I’ve starting working on the hedged martingale EA. I haven’t had a lot of time to spend on it. To begin I’ve built a modified basic martingale system which runs OK. I’ll use this as a basis for adding the hedging. There are the inevitable large drawdowns as I haven’t built in any protection against it and haven’t optimised the settings.
It looks like I can’t upload images here so I’ll just give the basic stats for the year of 2011, the beginning of my test data.
Test period: Full year 2011
Max drawdown: 16%
Profit factor: 2.03
Number of trades: 866
Profitable trades: 64%
Looks like great results except that when this one crashes you lose everything as it is a basic martingale without any risk management built in.

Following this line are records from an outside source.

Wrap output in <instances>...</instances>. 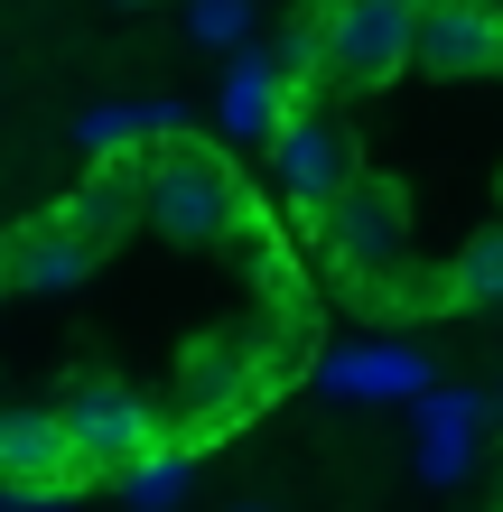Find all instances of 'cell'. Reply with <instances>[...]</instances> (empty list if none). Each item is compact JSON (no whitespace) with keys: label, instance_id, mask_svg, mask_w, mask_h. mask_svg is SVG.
Returning <instances> with one entry per match:
<instances>
[{"label":"cell","instance_id":"1","mask_svg":"<svg viewBox=\"0 0 503 512\" xmlns=\"http://www.w3.org/2000/svg\"><path fill=\"white\" fill-rule=\"evenodd\" d=\"M140 224H159L168 243L205 252V243H224V233H243L252 205H243V187H233V168L215 159V149L168 140V149L140 159Z\"/></svg>","mask_w":503,"mask_h":512},{"label":"cell","instance_id":"2","mask_svg":"<svg viewBox=\"0 0 503 512\" xmlns=\"http://www.w3.org/2000/svg\"><path fill=\"white\" fill-rule=\"evenodd\" d=\"M410 187L401 177H382V168H354L345 187H336V205L317 215V252H327L345 280H364V289H382L392 270L410 261Z\"/></svg>","mask_w":503,"mask_h":512},{"label":"cell","instance_id":"3","mask_svg":"<svg viewBox=\"0 0 503 512\" xmlns=\"http://www.w3.org/2000/svg\"><path fill=\"white\" fill-rule=\"evenodd\" d=\"M410 19H420V0H327L317 10V84L382 94L410 66Z\"/></svg>","mask_w":503,"mask_h":512},{"label":"cell","instance_id":"4","mask_svg":"<svg viewBox=\"0 0 503 512\" xmlns=\"http://www.w3.org/2000/svg\"><path fill=\"white\" fill-rule=\"evenodd\" d=\"M56 438H66V466H75V485H84V475H122V466H140V457L159 447V419H150V401H140L131 382L84 373L66 401H56Z\"/></svg>","mask_w":503,"mask_h":512},{"label":"cell","instance_id":"5","mask_svg":"<svg viewBox=\"0 0 503 512\" xmlns=\"http://www.w3.org/2000/svg\"><path fill=\"white\" fill-rule=\"evenodd\" d=\"M354 168H364V159H354V122H345V112L336 103H289V122L271 131V177H280V196L299 205L308 224L336 205V187Z\"/></svg>","mask_w":503,"mask_h":512},{"label":"cell","instance_id":"6","mask_svg":"<svg viewBox=\"0 0 503 512\" xmlns=\"http://www.w3.org/2000/svg\"><path fill=\"white\" fill-rule=\"evenodd\" d=\"M410 66L494 75L503 66V10H485V0H420V19H410Z\"/></svg>","mask_w":503,"mask_h":512},{"label":"cell","instance_id":"7","mask_svg":"<svg viewBox=\"0 0 503 512\" xmlns=\"http://www.w3.org/2000/svg\"><path fill=\"white\" fill-rule=\"evenodd\" d=\"M56 224L75 233V243H94V252H112L122 233L140 224V149H112V159H94L66 187V205H56Z\"/></svg>","mask_w":503,"mask_h":512},{"label":"cell","instance_id":"8","mask_svg":"<svg viewBox=\"0 0 503 512\" xmlns=\"http://www.w3.org/2000/svg\"><path fill=\"white\" fill-rule=\"evenodd\" d=\"M177 401H187L196 438H205V429H224L243 401H261V354H252L243 336H205L187 364H177Z\"/></svg>","mask_w":503,"mask_h":512},{"label":"cell","instance_id":"9","mask_svg":"<svg viewBox=\"0 0 503 512\" xmlns=\"http://www.w3.org/2000/svg\"><path fill=\"white\" fill-rule=\"evenodd\" d=\"M94 243H75V233L66 224H19L10 233V252H0V289H28V298H56V289H84V280H94Z\"/></svg>","mask_w":503,"mask_h":512},{"label":"cell","instance_id":"10","mask_svg":"<svg viewBox=\"0 0 503 512\" xmlns=\"http://www.w3.org/2000/svg\"><path fill=\"white\" fill-rule=\"evenodd\" d=\"M289 122V84L271 75V56H233V75H224V140H243V149H271V131Z\"/></svg>","mask_w":503,"mask_h":512},{"label":"cell","instance_id":"11","mask_svg":"<svg viewBox=\"0 0 503 512\" xmlns=\"http://www.w3.org/2000/svg\"><path fill=\"white\" fill-rule=\"evenodd\" d=\"M66 466V438H56V410H0V494H28V485H56Z\"/></svg>","mask_w":503,"mask_h":512},{"label":"cell","instance_id":"12","mask_svg":"<svg viewBox=\"0 0 503 512\" xmlns=\"http://www.w3.org/2000/svg\"><path fill=\"white\" fill-rule=\"evenodd\" d=\"M448 298L457 308H503V224L466 233V252L448 261Z\"/></svg>","mask_w":503,"mask_h":512},{"label":"cell","instance_id":"13","mask_svg":"<svg viewBox=\"0 0 503 512\" xmlns=\"http://www.w3.org/2000/svg\"><path fill=\"white\" fill-rule=\"evenodd\" d=\"M252 28H261V0H187V38H196V47L243 56V47H252Z\"/></svg>","mask_w":503,"mask_h":512},{"label":"cell","instance_id":"14","mask_svg":"<svg viewBox=\"0 0 503 512\" xmlns=\"http://www.w3.org/2000/svg\"><path fill=\"white\" fill-rule=\"evenodd\" d=\"M122 10H140V0H122Z\"/></svg>","mask_w":503,"mask_h":512},{"label":"cell","instance_id":"15","mask_svg":"<svg viewBox=\"0 0 503 512\" xmlns=\"http://www.w3.org/2000/svg\"><path fill=\"white\" fill-rule=\"evenodd\" d=\"M243 512H252V503H243Z\"/></svg>","mask_w":503,"mask_h":512}]
</instances>
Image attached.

Next I’ll start working out hedging approaches. I’m thinking of scaling in with opposite orders when the martingale is going negative, but with slightly smaller orders initially than the losing ones, then increase the relative size if it keeps going negative on the original orders. It then only needs a smaller bounce to be in profit and provides a solid hedge if price runs away or gaps. I’m thinking if I can set it up well as price moves further away in the “wrong” direction, the hedging trades will over-power the negative ones to result in a profit.
This sounds good in theory, however the position entries, sizing and exists will have to be carefully calculated and set to ensure all outcomes are positive. I suspect the basic maths will make this inherently impossible, however I’ll work on it. If I control the exit so it all shuts down together at a specific point when a reasonable profit it reached it may work. Maybe I can set it up so there are only a few points when it can conclude a series of trades and make these profit points.
If anyone is interested in working on this with me, don’t be shy! Two heads are better than one when brainstorming ideas.
I just noticed this topic and interested in discussion on martingale + hedging strategy building.
Currently I’m developing strategy and running few tests on VPS.
1.Martingale trades in direction of the trend (trend detection can be by different signals, currently using NonLagMa) Testing on H4 time frame but thinking maybe worth to go to much lower time frame.
2.Hedge is activated when trend changes (PZswing indicator). EA do not open/close any trades after this point.
3.Manually close of Hedge. After negative trend exhales, Hedge is closed. Usually when price are out of Bollinger Band dev2 range or momentum change (Macd). I’m working on automation this function to be able to run backtests.
4. After manual Hedge close, Martingale trades to BE point or activates Hedge again.
Next step in this strategy is to execute Anti Martingale (Pyramid) when price reaches BE + n points. So Martingale is used for cost averaging, increase of W/L ratio and Pyramid is used to generate profit by catching big moves. Hedging is to limit exposure and to work against inevitable martingale system crash.
My EA is built on heavily modified Blessing3.
Your thoughts and critique are welcome.